- About this exercise
Only the line with "class: Aves" and the lines after it, through the end of the material, belong in the answer; repeat them exactly.

- The input

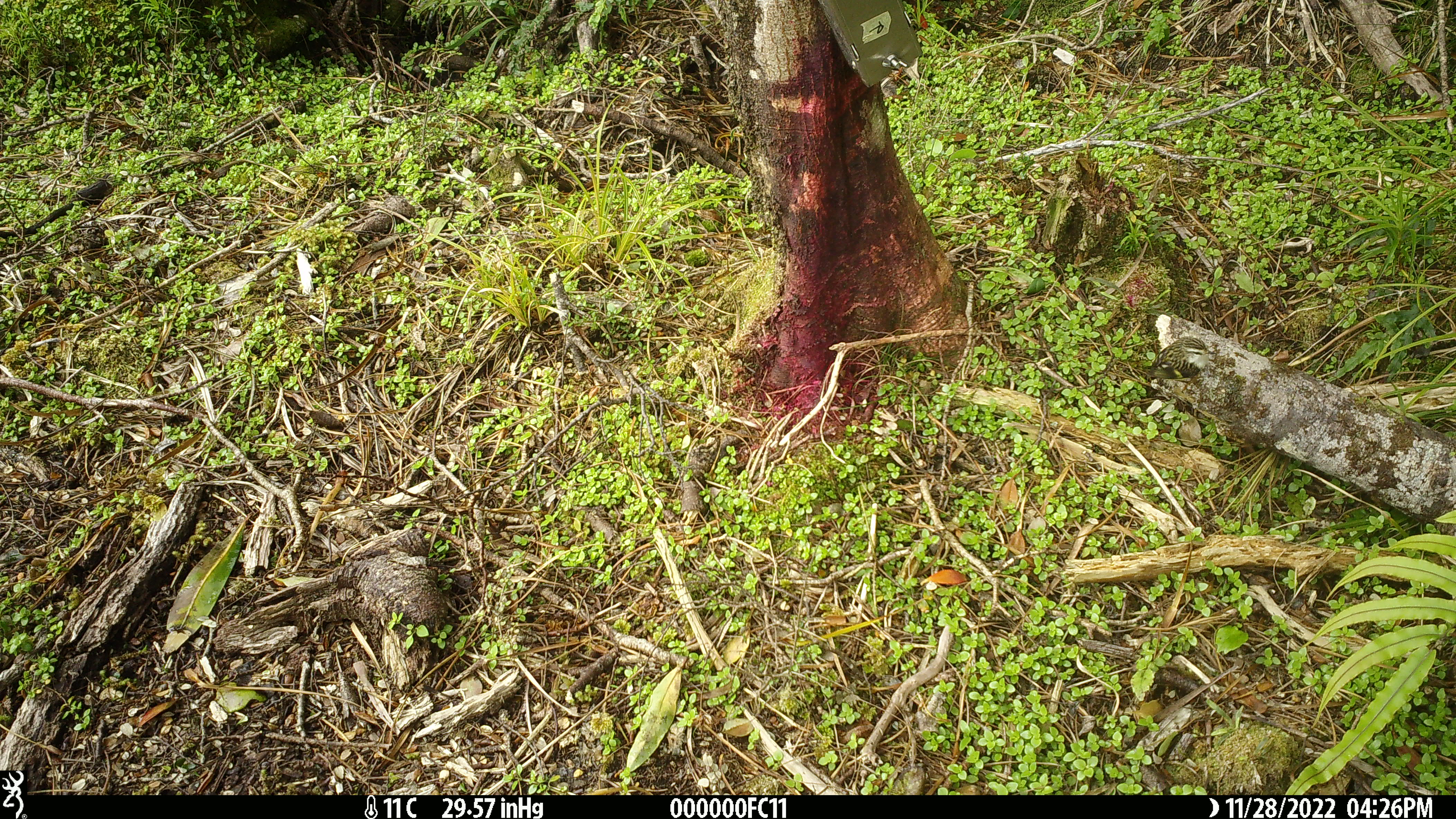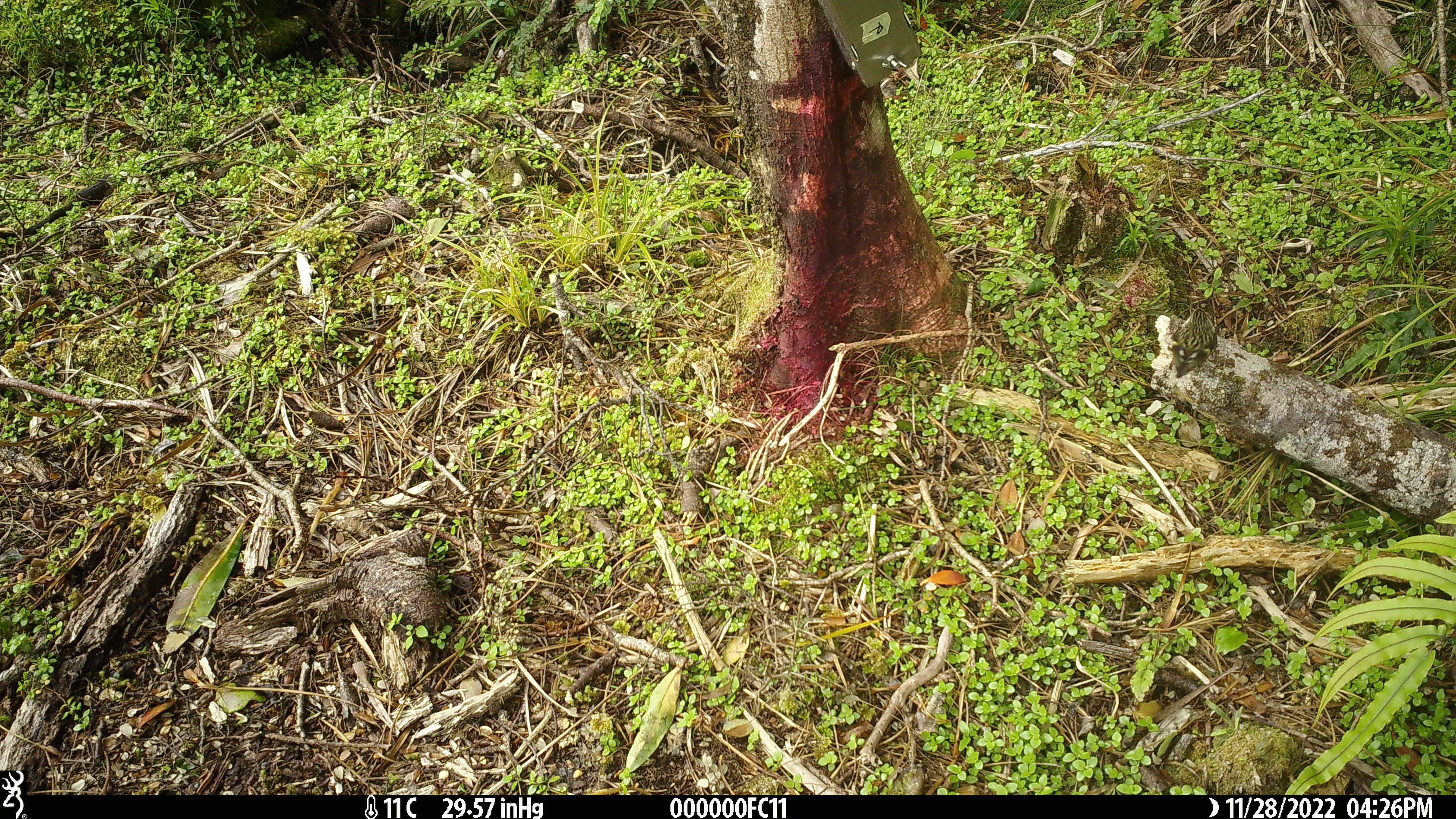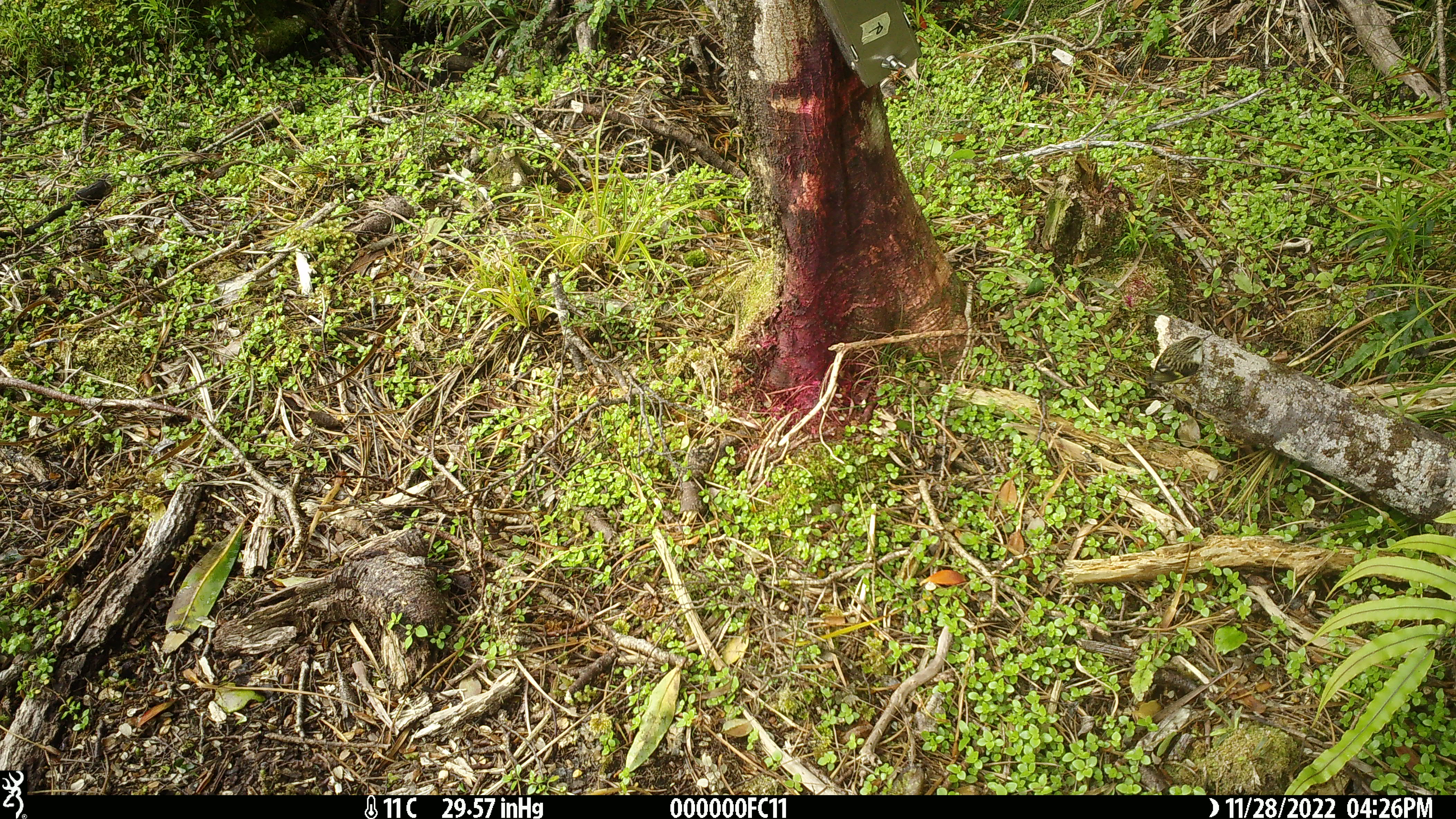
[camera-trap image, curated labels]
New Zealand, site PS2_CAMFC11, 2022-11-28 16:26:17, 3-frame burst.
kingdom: Animalia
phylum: Chordata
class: Aves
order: Passeriformes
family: Acanthisittidae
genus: Acanthisitta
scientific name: Acanthisitta chloris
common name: rifleman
Rifleman (Acanthisitta chloris).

- Solution to this exercise
class: Aves
order: Passeriformes
family: Acanthisittidae
genus: Acanthisitta
scientific name: Acanthisitta chloris
common name: rifleman
Rifleman (Acanthisitta chloris).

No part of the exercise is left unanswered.